[edit]
SceneWeaver: Text-Driven Scene Generation with Geometry-aware Gaussian Splatting
Proceedings of the 16th Asian Conference on Machine Learning, PMLR 260:1288-1303, 2025.
Abstract
With the widespread use of virtual reality applications, 3D scene generation has become a challenging new research frontier. 3D scenes have highly complex structures, so it is crucial to ensure that the output is dense, coherent, and includes all necessary structures. Many current 3D scene generation methods rely on pre-trained text-to-image diffusion models and monocular depth estimators, but they often lack rich geometric constraint information within the scene, leading to geometric distortion in the generated results. Therefore, we propose a two-stage geometry-aware progressive scene generation framework, SceneWeaver, which creates diverse, high-quality 3D scenes from text or image inputs.
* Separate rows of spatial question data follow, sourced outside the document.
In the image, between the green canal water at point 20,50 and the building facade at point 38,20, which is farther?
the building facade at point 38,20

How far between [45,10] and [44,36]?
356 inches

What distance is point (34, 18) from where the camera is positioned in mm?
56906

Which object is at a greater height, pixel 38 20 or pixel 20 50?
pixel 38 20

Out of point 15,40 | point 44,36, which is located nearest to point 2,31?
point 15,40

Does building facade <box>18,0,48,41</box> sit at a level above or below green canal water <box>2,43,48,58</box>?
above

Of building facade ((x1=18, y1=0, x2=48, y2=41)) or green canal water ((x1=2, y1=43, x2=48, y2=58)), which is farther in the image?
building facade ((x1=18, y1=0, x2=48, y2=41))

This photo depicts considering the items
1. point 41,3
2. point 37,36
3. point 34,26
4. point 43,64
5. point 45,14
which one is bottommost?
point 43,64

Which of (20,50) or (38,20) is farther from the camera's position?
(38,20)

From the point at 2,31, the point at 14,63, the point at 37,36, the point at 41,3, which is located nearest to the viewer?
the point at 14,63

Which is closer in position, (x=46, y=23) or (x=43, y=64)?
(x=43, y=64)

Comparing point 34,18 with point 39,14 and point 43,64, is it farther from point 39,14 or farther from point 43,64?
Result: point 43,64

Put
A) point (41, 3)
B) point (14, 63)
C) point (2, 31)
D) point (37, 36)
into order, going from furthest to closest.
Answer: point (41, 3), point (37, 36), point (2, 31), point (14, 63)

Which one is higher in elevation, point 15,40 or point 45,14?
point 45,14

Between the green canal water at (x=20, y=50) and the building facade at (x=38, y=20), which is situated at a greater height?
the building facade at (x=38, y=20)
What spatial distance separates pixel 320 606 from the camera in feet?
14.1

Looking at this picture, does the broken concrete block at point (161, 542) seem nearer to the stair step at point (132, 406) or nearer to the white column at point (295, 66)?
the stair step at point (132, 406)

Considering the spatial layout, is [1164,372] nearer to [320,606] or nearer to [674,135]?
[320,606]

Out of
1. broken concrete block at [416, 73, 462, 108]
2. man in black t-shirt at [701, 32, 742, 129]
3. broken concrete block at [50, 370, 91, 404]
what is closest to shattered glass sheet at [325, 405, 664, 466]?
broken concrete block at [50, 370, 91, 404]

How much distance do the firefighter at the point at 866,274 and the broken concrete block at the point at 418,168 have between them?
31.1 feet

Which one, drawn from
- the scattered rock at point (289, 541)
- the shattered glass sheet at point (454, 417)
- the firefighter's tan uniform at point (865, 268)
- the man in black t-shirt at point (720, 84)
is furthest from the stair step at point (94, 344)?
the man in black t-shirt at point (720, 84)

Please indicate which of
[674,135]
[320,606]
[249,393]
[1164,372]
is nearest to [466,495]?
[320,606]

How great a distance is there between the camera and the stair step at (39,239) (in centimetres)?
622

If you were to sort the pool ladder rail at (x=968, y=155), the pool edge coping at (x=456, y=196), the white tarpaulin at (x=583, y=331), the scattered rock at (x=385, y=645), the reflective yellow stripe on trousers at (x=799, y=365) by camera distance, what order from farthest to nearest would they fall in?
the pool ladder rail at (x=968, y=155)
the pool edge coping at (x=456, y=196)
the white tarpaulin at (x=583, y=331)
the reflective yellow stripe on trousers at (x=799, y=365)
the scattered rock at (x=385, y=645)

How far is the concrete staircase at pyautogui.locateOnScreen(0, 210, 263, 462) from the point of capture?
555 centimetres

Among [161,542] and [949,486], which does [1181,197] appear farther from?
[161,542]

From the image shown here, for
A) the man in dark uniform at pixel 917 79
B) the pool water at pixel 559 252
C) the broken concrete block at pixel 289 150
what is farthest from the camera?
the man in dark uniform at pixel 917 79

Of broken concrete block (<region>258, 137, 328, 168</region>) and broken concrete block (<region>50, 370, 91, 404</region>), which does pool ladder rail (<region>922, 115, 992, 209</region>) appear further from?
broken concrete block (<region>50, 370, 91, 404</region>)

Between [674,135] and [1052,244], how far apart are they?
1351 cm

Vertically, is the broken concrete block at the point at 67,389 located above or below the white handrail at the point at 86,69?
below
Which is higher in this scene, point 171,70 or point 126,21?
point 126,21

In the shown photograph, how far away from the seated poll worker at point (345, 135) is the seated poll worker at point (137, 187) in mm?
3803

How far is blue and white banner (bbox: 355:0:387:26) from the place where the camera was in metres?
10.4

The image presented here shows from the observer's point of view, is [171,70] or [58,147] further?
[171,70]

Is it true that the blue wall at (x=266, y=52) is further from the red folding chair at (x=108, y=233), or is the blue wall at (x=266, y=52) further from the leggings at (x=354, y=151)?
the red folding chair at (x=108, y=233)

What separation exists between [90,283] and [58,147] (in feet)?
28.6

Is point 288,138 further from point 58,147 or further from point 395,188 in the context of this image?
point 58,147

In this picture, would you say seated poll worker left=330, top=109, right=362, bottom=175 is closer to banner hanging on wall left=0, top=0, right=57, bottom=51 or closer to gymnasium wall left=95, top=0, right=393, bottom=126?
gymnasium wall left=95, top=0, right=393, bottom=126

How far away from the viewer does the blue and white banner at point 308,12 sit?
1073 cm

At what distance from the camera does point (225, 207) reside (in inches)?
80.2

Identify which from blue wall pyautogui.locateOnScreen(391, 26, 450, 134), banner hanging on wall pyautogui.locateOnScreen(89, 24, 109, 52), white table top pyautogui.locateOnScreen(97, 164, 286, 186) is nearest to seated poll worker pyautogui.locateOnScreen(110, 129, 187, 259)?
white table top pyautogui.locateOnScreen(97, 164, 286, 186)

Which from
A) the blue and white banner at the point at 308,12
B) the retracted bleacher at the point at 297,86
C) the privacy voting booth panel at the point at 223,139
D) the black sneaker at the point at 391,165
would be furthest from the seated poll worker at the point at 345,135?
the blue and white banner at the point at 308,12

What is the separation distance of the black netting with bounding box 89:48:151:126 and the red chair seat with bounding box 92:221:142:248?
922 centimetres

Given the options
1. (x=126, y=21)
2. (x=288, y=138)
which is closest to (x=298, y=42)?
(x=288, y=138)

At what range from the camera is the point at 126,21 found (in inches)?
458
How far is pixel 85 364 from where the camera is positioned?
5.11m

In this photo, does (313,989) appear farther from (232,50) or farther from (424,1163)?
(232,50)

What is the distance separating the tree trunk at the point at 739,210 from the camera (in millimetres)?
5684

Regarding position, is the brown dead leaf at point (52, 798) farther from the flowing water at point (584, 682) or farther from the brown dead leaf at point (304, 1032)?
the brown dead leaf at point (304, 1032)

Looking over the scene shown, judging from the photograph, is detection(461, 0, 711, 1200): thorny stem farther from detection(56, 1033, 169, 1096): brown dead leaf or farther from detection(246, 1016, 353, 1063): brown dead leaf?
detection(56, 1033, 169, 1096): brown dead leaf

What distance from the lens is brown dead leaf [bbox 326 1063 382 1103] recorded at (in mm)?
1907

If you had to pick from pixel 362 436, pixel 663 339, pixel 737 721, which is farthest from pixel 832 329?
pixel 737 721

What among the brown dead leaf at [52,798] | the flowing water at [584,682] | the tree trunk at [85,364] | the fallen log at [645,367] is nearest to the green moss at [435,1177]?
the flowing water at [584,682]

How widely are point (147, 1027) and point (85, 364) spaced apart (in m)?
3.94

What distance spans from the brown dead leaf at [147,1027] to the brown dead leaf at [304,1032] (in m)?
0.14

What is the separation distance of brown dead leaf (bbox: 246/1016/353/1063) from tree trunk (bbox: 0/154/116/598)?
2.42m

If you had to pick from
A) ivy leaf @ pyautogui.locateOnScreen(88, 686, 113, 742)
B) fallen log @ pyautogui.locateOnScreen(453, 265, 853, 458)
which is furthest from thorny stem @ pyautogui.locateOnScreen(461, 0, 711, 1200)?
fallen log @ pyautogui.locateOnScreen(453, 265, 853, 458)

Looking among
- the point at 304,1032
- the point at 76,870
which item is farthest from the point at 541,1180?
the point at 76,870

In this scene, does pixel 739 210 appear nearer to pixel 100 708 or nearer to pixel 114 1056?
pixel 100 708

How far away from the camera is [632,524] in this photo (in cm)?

In the first stage, we introduce a multi-level depth refinement mechanism combined with image inpainting and point cloud updating strategies to construct a high-quality initial point cloud. In the second stage, 3D Gaussians are initialized based on the point cloud and continuously optimized. To address the challenge of insufficient geometric constraints in the Gaussian Splatting optimization process, we utilize the rich appearance and geometry information within the scene to perform a geometry-aware optimization, resulting in high-quality scene generation results. Comprehensive experiments across multiple scenes demonstrate the significant potential and advantages of our framework compared with several baselines.